Aviation weather products use abbreviations to communicate a lot of information in a small format. You can study this guide to interpret METAR and AWOS report.
- Console: Ensure Panel Master switch is on, throttle is at idle and mixture is rich.
- Launch Microsoft Flight Simulator.
- Select ‘Cessna 172 – KSMX – East Ramp’ flight file.
- Print and review this airport diagram to determine the aircraft’s position on the runway and route to taxi to the runway.
- Launch PilotEdge and connect to the PilotEdge network.
- Obtain the Santa Maria ATIS in the simulator; enter the KSMX ATIS into the Comm 1 radio and switch it to the active frequency. Determine the runway to be used based upon the reported winds.
- Enter the Santa Maria ground frequency into the Comm 1 Radio and request a taxi clearance. Remember to include the current ATIS identifier in your transmission.
- Readback the taxi clearance and taxi to the assigned runway.
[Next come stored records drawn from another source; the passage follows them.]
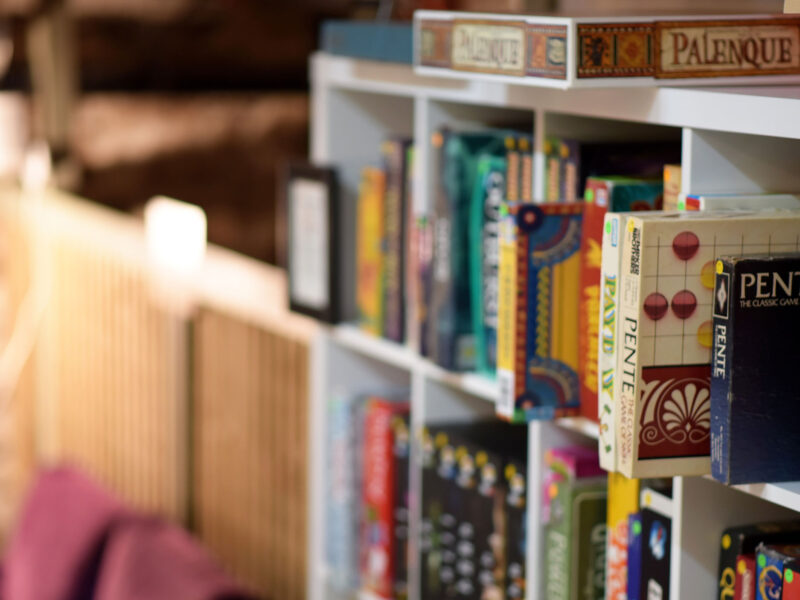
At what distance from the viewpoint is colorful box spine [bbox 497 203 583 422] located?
60.9 inches

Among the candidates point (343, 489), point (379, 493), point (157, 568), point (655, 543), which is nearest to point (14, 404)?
point (157, 568)

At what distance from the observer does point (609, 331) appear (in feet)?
4.39

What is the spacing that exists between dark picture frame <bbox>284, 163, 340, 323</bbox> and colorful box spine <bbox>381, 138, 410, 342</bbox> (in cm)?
13

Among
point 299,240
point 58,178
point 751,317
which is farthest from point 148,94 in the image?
point 751,317

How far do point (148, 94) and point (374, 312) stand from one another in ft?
9.78

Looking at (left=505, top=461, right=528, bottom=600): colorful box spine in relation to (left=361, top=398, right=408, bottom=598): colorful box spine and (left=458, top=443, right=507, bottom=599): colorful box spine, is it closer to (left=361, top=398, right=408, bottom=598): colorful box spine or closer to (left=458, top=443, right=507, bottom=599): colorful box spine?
(left=458, top=443, right=507, bottom=599): colorful box spine

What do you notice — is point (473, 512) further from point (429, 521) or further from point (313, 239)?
point (313, 239)

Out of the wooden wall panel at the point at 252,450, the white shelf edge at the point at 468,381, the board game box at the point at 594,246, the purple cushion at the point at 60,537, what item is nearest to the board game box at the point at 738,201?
the board game box at the point at 594,246

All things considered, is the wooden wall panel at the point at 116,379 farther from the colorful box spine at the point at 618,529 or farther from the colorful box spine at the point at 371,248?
the colorful box spine at the point at 618,529

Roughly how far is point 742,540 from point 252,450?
170cm

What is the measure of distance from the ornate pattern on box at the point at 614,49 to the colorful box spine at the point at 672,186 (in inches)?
5.1

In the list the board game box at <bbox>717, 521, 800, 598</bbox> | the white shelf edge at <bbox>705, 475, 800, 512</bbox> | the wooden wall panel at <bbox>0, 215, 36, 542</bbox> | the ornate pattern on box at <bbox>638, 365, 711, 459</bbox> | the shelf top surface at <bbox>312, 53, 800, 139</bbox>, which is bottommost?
the wooden wall panel at <bbox>0, 215, 36, 542</bbox>

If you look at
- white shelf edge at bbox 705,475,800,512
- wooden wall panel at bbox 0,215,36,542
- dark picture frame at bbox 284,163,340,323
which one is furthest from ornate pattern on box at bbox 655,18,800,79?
wooden wall panel at bbox 0,215,36,542

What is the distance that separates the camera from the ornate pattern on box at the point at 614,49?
136cm
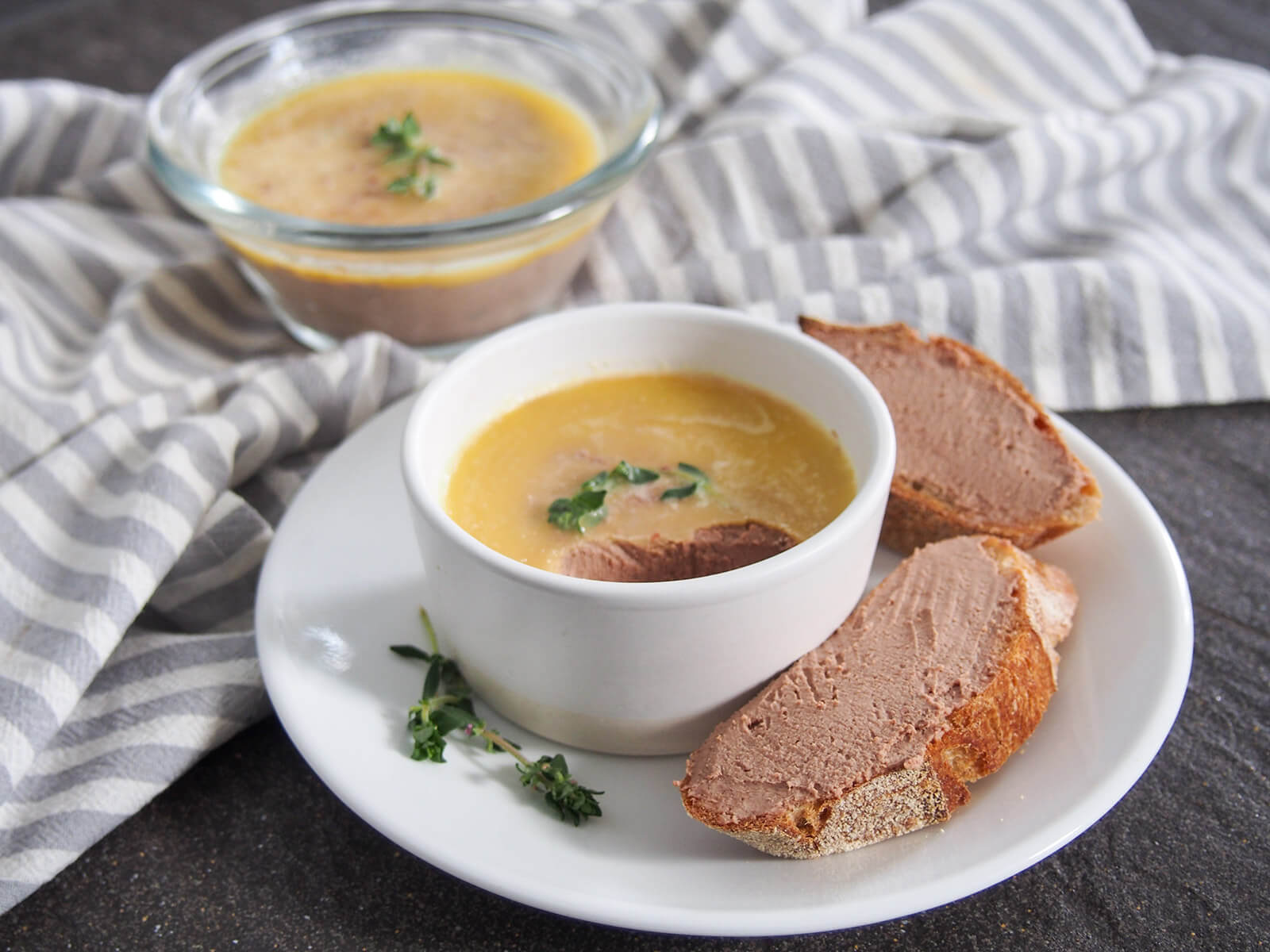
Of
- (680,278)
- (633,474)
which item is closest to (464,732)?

- Perform run-up, tune in Santa Maria tower and request a takeoff clearance.
- Readback takeoff clearance, perform collision avoidance scan and enter the runway for departure.
- After departing the traffic pattern, turn on course and continue to climb to your cruise altitude.
- Identify your preselected checkpoints.
- Obtain the San Luis Obispo ATIS and then monitor tower. When 10 miles out from KSBP, call the tower with your position, intentions and ATIS identifier.
- Readback and comply with the pattern entry instructions from the tower.
- Report your position to the tower and obtain your landing clearance. Readback the clearance.
- Perform a landing, taxi off the runway at the first available taxiway, and wait for tower to ask for parking or switch you over to ground.
- Taxi as assigned, monitor tower or ground as assigned, and when in the transient parking area, end the simulator session.
Reflect on the sequences of communication needed to depart and arrive at a tower controlled airport.